Avoid the pitfalls of parallel jobs

4

parallelI recently received a call from a colleague that is using parallel processing in a grid environment; he lamented that SAS Enterprise Guide did not show in the work library any of the tables that were successfully created in his project.

The issue was very clear in my mind, but I was not able to find any simple description or picture to show him: so why not put it all down in a blog post so everyone can benefit?

Parallel processing can speed up your projects by an incredible factor, especially when programs consist of subtasks that are independent units of work and can be distributed across a grid and executed in parallel. But when these parallel execution environments are not kept in sync, it can also introduce unforeseen problems.
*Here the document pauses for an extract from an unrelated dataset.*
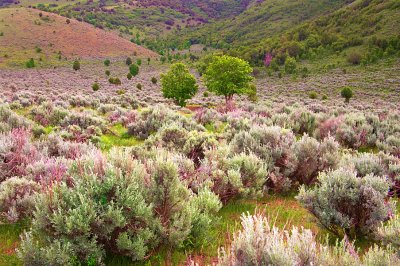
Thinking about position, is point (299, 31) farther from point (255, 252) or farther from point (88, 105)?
point (255, 252)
This specific issue of “disappearing” temporary tables can happen using different client interfaces, because it does not depend upon using a certain software, but rather on the business logic that is implemented. Let’s look at two practical examples.

SAS Studio

We want to run an analysis – here a simple proc print – on two independent subsets of the same table. We decide to use two parallel grid sessions to partition the data and then we run the analysis in the parent session.  The code we submit in SAS Studio could be similar to the following:

%let rc = %sysfunc( grdsvc_enable(_all_, server= SASApp));
signon grid1;
signon grid2;
proc datasets library=work noprint;
delete sedan SUV;
run;
rsubmit grid1 wait=no ;
data sedan;
set sashelp.cars;
where Type=”Sedan”;
run;
endrsubmit;
rsubmit grid2 wait=no ;
data SUV;
set sashelp.cars;
where Type=”SUV”;
run;
endrsubmit;
waitfor _ALL_ grid1 grid2;
proc print data=sedan;
run;
proc print data=SUV;
run;

After submitting the code by pressing F3 or clicking Run, we do not get the expected RESULT window and the LOG window shows some errors:

ThePitfallsofParallelJobs

SAS Enterprise Guide

Suppose we have a project similar to the following.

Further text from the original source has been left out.